__Direction__
Locate the line that contains "Which thing among". Reproduce it and all following lines up to the end of the material, exactly and with nothing added.

A block of data
# # # # #

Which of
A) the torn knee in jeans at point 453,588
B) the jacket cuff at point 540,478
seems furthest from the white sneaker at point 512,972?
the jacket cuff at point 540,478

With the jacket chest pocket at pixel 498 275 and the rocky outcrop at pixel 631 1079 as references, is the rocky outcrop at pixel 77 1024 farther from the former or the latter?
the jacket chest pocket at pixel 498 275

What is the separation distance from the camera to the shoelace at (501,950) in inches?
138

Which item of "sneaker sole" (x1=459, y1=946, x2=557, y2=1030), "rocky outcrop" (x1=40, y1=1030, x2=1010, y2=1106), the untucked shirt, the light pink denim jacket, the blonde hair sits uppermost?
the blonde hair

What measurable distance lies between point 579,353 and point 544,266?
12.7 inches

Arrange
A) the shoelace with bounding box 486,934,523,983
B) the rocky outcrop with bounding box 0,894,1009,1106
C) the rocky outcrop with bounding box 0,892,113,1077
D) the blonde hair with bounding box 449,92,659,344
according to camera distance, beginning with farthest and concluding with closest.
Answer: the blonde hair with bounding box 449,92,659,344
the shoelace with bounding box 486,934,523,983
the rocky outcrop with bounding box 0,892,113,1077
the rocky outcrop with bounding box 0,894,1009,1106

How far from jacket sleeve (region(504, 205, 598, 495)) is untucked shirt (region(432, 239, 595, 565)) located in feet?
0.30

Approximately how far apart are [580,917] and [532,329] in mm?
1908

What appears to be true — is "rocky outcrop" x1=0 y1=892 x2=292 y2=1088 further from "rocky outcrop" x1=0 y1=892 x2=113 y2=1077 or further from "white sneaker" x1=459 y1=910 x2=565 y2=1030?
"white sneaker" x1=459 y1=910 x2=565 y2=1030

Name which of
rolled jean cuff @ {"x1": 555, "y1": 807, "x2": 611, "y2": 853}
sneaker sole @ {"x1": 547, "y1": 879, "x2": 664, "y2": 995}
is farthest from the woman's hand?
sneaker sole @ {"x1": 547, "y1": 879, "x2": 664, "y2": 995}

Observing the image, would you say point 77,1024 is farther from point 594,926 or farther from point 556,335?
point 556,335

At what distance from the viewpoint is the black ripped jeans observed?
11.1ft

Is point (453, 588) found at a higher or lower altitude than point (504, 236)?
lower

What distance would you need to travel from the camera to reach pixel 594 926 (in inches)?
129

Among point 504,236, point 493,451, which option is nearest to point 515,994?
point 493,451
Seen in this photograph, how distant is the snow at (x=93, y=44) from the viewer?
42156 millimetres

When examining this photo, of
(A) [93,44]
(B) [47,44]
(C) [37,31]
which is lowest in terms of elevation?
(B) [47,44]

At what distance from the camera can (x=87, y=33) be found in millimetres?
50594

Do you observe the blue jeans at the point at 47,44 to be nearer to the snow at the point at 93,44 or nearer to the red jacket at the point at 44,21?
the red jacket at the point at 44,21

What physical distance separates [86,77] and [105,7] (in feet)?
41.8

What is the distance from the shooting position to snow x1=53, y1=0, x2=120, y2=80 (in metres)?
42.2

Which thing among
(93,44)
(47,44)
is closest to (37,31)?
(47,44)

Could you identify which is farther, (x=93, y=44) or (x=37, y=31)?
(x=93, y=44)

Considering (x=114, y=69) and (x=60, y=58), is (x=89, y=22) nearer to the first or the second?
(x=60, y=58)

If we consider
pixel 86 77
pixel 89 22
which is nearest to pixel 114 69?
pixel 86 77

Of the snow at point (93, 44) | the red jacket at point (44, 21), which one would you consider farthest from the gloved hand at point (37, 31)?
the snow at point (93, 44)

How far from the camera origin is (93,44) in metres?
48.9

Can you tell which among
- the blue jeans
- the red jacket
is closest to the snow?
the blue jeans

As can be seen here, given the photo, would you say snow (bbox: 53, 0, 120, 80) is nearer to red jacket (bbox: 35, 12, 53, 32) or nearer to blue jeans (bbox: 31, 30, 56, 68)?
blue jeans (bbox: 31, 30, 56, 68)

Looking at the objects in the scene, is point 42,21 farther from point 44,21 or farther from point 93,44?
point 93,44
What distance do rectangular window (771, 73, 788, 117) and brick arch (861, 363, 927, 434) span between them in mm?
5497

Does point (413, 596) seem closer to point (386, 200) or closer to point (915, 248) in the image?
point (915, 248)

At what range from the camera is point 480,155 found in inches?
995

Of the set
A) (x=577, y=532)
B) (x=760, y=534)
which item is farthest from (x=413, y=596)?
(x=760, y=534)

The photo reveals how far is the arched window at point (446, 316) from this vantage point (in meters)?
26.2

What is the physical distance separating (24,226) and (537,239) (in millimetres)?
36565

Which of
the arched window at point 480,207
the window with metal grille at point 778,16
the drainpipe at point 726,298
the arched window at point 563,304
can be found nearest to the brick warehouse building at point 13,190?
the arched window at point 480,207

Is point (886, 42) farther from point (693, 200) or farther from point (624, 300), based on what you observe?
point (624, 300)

# # # # #

__Complete output__
Which thing among
(93,44)
(47,44)
is closest to (37,31)?
(47,44)

Could you identify which is farther, (x=93, y=44) or (x=37, y=31)?
(x=93, y=44)

Considering (x=114, y=69) and (x=60, y=58), is (x=89, y=22) nearer to the first or the second?
(x=60, y=58)

If we consider
pixel 86 77
pixel 89 22
which is nearest to pixel 114 69?
pixel 86 77

Of the snow at point (93, 44) | the red jacket at point (44, 21), which one would you consider farthest from the gloved hand at point (37, 31)?
the snow at point (93, 44)

How far from the camera origin is (93,44) in metres?
48.9

Can you tell which among
- the blue jeans
- the red jacket
is closest to the snow?
the blue jeans

As can be seen here, given the photo, would you say snow (bbox: 53, 0, 120, 80) is nearer to red jacket (bbox: 35, 12, 53, 32) or nearer to blue jeans (bbox: 31, 30, 56, 68)?
blue jeans (bbox: 31, 30, 56, 68)

Looking at the objects in the scene, is point 42,21 farther from point 44,21 or farther from point 93,44?
point 93,44
What distance do rectangular window (771, 73, 788, 117) and brick arch (861, 363, 927, 434) span between them in mm?
5497

Does point (413, 596) seem closer to point (386, 200) or closer to point (915, 248) in the image?
point (915, 248)

At what range from the camera is point 480,155 found in inches?
995

Of the set
A) (x=577, y=532)
B) (x=760, y=534)
which item is farthest from (x=413, y=596)?
(x=760, y=534)

The photo reveals how far is the arched window at point (446, 316) from this vantage point (in meters)?
26.2

What is the physical distance separating (24,226) and (537,239) (in millimetres)?
36565

Which of
the arched window at point 480,207
the window with metal grille at point 778,16
the drainpipe at point 726,298
the arched window at point 563,304
can be found nearest to the brick warehouse building at point 13,190?
the arched window at point 480,207

Is point (886, 42) farther from point (693, 200) or farther from point (624, 300), based on what you observe?
point (624, 300)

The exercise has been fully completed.